● **Text provided**
[START]
Munis typically have fixed interest rates, so you receive identical income payments, usually every six months, until the bonds reach maturity and principal is repaid. Maturities generally range from one year to 30 years, though some go even longer.

Bonds with longer maturities tend to pay higher rates because their prices in resale markets are more sensitive to fluctuations in interest rates and inflation. The higher rates in munis are a way of compensating you for accepting greater volatility, which means a higher risk of loss if you need to sell your bonds before maturity.

3. How or where do you buy munis?

You can buy single municipal bonds, which come in minimum denominations of $5,000. Another option that’s likely less volatile is mutual funds that hold many different muni issues. Single bonds and shares in funds alike can be bought through brokerage firms, just like stocks. At discount brokerages it’s often possible to buy mutual funds without paying a commission.
[END]
● **Dataset extract**
[START]
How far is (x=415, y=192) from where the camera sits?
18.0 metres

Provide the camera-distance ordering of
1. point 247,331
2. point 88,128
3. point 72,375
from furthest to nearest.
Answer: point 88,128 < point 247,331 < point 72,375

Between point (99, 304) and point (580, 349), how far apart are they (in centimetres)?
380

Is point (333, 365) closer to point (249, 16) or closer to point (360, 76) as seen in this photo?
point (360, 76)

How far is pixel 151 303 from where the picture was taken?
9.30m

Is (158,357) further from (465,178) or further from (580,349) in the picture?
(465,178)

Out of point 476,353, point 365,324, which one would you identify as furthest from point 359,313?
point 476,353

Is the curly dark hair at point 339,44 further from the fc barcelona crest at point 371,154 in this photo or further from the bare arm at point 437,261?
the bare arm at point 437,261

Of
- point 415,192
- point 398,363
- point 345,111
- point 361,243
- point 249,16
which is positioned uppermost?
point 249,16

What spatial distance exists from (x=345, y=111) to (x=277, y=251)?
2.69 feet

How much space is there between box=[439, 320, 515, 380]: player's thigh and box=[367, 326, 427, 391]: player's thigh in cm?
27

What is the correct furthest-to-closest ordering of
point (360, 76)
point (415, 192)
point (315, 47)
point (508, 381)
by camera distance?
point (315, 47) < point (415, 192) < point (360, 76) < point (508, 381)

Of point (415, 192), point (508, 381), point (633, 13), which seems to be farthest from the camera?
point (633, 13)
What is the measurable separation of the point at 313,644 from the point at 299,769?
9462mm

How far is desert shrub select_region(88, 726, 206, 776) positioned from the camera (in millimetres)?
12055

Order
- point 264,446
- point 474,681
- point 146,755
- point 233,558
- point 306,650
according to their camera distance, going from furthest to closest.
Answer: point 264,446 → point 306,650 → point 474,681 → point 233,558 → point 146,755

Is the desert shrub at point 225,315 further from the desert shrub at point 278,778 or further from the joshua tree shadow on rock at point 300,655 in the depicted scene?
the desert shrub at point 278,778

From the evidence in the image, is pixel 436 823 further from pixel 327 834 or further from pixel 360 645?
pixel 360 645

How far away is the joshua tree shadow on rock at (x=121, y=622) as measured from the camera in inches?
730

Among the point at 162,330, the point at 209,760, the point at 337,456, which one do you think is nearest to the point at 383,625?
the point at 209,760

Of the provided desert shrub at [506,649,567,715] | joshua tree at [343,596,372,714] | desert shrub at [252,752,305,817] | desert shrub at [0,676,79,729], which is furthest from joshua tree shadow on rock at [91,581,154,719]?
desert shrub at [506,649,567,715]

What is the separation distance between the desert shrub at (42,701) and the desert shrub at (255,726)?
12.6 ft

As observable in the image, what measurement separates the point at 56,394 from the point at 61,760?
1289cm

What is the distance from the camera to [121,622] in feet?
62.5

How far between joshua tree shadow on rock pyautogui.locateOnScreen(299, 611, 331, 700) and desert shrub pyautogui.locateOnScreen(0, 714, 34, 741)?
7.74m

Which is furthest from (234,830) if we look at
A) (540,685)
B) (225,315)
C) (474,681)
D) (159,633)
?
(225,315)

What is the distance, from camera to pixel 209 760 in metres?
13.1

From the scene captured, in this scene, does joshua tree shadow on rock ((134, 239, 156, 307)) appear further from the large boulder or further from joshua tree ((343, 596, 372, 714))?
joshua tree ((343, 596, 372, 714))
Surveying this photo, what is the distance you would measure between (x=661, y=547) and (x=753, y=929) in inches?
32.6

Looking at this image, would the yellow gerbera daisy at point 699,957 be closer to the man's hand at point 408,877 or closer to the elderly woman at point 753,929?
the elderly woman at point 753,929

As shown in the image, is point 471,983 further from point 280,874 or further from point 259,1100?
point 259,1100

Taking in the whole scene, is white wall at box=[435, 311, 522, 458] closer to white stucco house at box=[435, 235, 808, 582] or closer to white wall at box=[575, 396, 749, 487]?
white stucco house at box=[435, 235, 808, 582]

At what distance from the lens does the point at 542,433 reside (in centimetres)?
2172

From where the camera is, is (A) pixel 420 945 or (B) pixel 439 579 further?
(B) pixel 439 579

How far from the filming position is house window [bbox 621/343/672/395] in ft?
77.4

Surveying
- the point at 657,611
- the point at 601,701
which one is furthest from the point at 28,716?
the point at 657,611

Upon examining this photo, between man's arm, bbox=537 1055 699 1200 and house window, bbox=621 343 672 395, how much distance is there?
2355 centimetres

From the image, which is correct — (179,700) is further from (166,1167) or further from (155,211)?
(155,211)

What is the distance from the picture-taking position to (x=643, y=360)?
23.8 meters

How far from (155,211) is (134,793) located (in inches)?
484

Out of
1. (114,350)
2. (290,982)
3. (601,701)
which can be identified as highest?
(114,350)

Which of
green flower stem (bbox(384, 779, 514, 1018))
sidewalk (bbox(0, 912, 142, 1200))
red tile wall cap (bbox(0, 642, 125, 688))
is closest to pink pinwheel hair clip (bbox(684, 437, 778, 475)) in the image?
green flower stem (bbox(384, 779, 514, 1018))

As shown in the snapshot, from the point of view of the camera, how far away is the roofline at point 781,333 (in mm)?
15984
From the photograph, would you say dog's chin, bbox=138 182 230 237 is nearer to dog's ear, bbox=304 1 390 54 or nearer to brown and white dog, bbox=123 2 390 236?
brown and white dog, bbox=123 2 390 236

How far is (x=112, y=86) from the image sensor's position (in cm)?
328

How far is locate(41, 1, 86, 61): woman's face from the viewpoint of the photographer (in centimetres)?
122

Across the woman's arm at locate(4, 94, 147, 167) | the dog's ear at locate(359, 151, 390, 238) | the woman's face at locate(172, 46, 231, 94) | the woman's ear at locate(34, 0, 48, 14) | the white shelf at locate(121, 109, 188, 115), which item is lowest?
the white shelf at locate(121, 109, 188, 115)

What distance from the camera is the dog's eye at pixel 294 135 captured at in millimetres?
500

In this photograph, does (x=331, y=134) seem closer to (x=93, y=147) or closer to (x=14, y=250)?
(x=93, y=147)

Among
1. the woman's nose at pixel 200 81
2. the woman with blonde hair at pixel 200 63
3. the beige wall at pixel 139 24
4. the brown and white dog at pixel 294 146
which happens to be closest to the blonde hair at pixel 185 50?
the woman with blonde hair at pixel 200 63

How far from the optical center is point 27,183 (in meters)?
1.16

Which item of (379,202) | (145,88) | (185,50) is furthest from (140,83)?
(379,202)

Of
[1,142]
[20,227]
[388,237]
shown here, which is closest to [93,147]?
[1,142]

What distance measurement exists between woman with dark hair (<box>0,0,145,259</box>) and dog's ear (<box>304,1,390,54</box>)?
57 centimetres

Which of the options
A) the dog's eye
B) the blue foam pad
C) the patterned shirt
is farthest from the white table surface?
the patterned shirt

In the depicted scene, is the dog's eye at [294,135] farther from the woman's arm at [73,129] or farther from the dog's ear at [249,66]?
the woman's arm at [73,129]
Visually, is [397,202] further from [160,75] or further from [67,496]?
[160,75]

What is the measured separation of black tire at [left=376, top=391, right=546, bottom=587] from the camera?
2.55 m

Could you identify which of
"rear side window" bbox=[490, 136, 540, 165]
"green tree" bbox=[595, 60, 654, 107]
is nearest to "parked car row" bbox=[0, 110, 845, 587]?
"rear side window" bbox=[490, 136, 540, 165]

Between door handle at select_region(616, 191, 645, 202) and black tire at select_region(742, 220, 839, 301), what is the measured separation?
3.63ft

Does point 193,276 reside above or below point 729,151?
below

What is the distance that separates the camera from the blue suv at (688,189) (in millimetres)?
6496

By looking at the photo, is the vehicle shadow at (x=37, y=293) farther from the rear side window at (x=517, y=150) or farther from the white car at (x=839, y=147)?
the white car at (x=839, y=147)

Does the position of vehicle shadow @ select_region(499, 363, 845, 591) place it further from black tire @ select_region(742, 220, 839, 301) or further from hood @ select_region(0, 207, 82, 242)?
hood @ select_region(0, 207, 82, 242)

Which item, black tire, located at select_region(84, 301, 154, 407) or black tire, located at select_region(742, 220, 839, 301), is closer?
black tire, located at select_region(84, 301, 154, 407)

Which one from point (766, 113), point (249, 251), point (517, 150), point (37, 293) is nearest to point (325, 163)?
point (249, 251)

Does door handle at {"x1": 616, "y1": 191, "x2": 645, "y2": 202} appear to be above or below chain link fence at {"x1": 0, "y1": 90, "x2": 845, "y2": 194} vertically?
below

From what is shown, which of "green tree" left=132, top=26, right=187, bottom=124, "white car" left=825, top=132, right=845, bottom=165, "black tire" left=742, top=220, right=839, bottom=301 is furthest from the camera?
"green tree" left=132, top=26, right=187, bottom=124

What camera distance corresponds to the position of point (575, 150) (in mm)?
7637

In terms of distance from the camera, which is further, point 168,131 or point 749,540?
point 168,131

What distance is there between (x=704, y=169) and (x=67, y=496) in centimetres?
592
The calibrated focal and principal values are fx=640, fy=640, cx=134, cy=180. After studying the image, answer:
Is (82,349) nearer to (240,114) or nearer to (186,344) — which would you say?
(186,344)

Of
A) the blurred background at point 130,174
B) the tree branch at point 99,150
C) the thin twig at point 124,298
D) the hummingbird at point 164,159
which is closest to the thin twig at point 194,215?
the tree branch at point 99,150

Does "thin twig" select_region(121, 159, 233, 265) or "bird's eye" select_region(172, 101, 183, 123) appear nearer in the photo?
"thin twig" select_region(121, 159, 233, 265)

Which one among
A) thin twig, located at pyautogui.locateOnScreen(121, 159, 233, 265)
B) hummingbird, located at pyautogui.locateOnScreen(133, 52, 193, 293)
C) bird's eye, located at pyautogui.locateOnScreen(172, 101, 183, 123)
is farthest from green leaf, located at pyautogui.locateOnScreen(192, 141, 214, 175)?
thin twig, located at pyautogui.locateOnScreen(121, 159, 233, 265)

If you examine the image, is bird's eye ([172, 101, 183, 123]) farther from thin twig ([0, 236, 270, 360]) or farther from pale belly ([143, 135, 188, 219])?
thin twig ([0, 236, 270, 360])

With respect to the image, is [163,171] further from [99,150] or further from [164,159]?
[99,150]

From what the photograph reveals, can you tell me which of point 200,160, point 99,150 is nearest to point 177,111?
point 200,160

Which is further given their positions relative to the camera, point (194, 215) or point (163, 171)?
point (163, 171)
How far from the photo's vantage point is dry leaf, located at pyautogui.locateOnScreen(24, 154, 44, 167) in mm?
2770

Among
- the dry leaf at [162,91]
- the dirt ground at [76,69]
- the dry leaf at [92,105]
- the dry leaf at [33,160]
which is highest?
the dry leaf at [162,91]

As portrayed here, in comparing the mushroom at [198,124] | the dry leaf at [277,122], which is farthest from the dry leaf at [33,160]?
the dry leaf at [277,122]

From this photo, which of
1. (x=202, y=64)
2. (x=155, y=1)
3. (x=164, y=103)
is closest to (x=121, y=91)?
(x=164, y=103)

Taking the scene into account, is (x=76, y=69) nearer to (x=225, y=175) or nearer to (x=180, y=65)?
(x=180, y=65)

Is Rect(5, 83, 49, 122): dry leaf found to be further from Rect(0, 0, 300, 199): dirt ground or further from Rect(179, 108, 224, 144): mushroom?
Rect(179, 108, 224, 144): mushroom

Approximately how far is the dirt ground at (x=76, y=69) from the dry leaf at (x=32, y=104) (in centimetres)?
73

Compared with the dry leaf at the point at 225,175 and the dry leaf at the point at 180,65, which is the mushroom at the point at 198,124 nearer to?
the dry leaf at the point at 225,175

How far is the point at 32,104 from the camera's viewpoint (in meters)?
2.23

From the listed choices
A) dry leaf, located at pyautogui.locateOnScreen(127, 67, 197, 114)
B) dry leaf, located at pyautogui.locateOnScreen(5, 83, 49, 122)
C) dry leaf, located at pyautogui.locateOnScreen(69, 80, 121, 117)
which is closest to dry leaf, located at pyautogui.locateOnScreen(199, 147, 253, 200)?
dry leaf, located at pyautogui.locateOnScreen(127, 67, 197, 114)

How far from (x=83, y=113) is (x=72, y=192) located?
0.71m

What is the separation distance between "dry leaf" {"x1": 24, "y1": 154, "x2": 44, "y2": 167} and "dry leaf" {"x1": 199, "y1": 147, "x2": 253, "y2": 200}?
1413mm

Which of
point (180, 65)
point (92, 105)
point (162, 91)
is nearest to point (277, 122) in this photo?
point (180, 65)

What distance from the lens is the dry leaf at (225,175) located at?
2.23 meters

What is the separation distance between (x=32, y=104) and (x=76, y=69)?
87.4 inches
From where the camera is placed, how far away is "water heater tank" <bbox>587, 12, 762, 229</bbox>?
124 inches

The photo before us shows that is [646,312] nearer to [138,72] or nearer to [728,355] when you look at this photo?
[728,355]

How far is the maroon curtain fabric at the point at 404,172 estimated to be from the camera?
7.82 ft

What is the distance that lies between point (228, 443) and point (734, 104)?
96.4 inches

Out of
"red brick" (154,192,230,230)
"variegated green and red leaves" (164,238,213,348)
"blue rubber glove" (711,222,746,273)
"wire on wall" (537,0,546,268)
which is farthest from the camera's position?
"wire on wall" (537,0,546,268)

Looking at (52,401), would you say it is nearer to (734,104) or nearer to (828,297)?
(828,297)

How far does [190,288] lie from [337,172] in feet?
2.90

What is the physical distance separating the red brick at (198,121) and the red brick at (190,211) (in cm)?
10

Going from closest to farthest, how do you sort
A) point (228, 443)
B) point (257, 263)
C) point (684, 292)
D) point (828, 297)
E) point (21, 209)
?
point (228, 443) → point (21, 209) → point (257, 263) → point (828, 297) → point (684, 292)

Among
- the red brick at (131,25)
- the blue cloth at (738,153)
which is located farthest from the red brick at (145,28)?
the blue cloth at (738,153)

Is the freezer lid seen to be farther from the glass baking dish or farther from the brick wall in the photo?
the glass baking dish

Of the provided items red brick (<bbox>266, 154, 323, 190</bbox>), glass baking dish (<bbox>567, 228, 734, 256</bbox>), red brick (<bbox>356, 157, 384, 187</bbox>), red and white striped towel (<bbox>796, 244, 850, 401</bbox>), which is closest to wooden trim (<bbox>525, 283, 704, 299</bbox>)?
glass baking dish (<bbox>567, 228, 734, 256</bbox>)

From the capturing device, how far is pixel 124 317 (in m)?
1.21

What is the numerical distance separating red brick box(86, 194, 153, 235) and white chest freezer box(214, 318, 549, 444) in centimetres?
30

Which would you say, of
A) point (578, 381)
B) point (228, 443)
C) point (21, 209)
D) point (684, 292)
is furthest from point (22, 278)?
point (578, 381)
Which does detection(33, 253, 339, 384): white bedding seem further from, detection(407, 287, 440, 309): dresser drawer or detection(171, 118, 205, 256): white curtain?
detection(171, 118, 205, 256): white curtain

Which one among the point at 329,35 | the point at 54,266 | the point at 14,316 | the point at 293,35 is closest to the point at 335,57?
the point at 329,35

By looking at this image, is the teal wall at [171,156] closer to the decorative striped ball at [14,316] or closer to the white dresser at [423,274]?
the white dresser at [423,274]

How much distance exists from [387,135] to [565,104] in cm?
[END]
● **Do this**
Reproduce the passage on municipal bonds from "Munis typically have" up to and including "you buy munis?", swapping "interest rates" for "market yields".

● **Completed task**
Munis typically have fixed market yields, so you receive identical income payments, usually every six months, until the bonds reach maturity and principal is repaid. Maturities generally range from one year to 30 years, though some go even longer.

Bonds with longer maturities tend to pay higher rates because their prices in resale markets are more sensitive to fluctuations in market yields and inflation. The higher rates in munis are a way of compensating you for accepting greater volatility, which means a higher risk of loss if you need to sell your bonds before maturity.

3. How or where do you buy munis?